Source document:
━━━━━━━━
What does it take to build a comprehensive AI infrastructure and policy environment for widespread adoption? Last month, the GeoTech Center, the Internal Telecommunication Union, and Access Partnership convened a roundtable titled “Laying the Digital Foundations” to address this question. For many countries, the answer carries significant geopolitical weight. It can narrow gaps between the Global North and Global South when it comes to the ability to adopt and benefit from AI technologies. It can also create space for transatlantic cooperation on ensuring the AI models of the future are embedded with human-centered values.

The discussion touched on several main areas: energy supply, data centers, cultural-specific models, network equipment, data authentication regimes, and other innovative technologies that could shape infrastructure choices over the next several years. The consensus was that AI readiness does not mean building an “AI Stack” that can be easily copied and pasted from country to country, because the enabling conditions for AI readiness in each country often vary significantly. Instead, it will require a set of interoperable choices that must be adapted to local conditions. Below are more takeaways from last month’s roundtable, which should be top of mind for policymakers as they convene for the AI Impact Summit in New Delhi, India, from February 16 to 20.

Electricity is becoming a binding constraint

The growing demand for data centers arising from AI is creating immediate pressure on electricity grids. Demand for data centers globally could triple by 2030. This means that even if governments can’t add power capacity, they will struggle to keep pace with demand even if they have strong policy ambitions. Finding ways to decentralize the power supply from the grid without destabilizing local systems may be a critical pathway to supporting and connecting a larger number of data centers.

At the roundtable, there was cautious optimism that AI can support parts of the energy transition over time, including by improving system efficiency and accelerating pathways for renewable energy sources such as nuclear fusion and geothermal energy. Yet, these pathways have little to no impact on near-term delivery dependence, and novel and efficient approaches are needed to reduce the current bottlenecks.

Infrastructure patterns are diversifying beyond data centers

Building data centers may not be the only answer, as such facilities cannot realistically be built everywhere. Distributed AI infrastructure that can overcome data latency or disconnection may be within reach. Edge devices, such as smartphones, tablets, smart cars, and smart glasses, have been seen as emerging tools to complement data centers by distributing workloads away from centralized data infrastructure. These devices can reduce latency for data transmission and optimize output. Edge devices don’t just distribute data; they also create new data and analyze it in real time. Such “inference on the cloud”—running a trained machine learning model on the cloud to generate data close to or at the source—is on the rise with the proliferation of generative AI on smart devices. China has been developing a competitive market for edge devices; enterprises are also bringing data to on-premises facilities rather than relying on centralized data centers. This is a good reminder that capability is not defined by one layer alone. A comprehensive strategy for transatlantic and Global South tech diplomacy must consider multiple options, including data centers, edge devices, and on-premises services to shape the global AI ecosystem.
━━━━━━━━
Information provided:

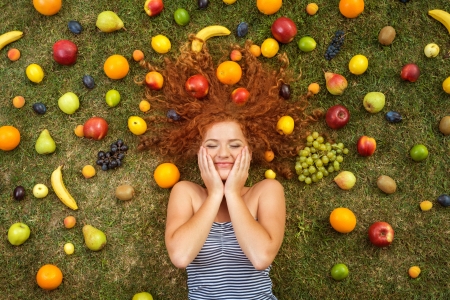 Girl with fruit lying on the grassの写真素材
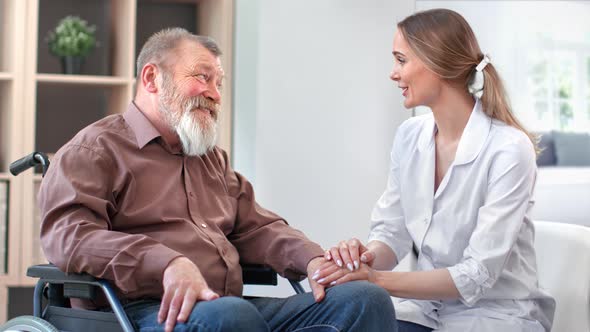 Female Doctor Nurse Talking with Disabled Grandfather Discuss Rehabilitation Therapy at Hospital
━━━━━━━━
Assignment: Carry on the roundtable write-up on AI infrastructure from the point where it stops. The material is separate from the roundtable write-up on AI infrastructure.

Answer:
Connectivity still determines who benefits

Beyond data center considerations, connectivity for populations in lower- and middle-income countries remains a critical determinant of access. Online access is still a prerequisite for using AI. Investing in the right kind of networks beyond data centers or edge devices matters. A key issue is modernizing network equipment, as outdated equipment not only hinders users from being digitally connected effectively but also creates security risks. Governments must identify, segment, or replace that equipment for it to remain secure. Network access and security are also increasingly confronted with another issue: the rise of AI agents. The market for agentic AI is expected to reach $103.28 billion by 2034. Some participants stressed that governments would need to adapt to the new challenges from agentic AI with its always-on capabilities, which allow it to constantly make automatic decisions for systems and users.

Data governance, sovereignty, and the cooperation problem

The discussion surfaced a set of geopolitical tensions underlying infrastructure decisions. There was concern at the roundtable about global data governance being shaped by the European Union. The bloc’s regulatory environment for data, as well as its ambition for AI sovereignty, could complicate transatlantic cooperation. At the same time, fragmentation of data sharing remains a barrier to building and improving systems across border—a clear area of need for mutual cooperation. Respecting user rights continues to be a critical part of discussions of transatlantic AI governance. Meanwhile, middle powers, such as India, are caught in the middle of these pressures. That is because India faces the question from partners of whether to adopt US or Chinese AI models, even as its domestic priorities focus on services for the most economically vulnerable communities, language inclusion, and data ownership.

Six pathways to lay the digital foundations for AI

Participants at the roundtable proposed six practical pathways that policymakers can treat as general rules for 2026.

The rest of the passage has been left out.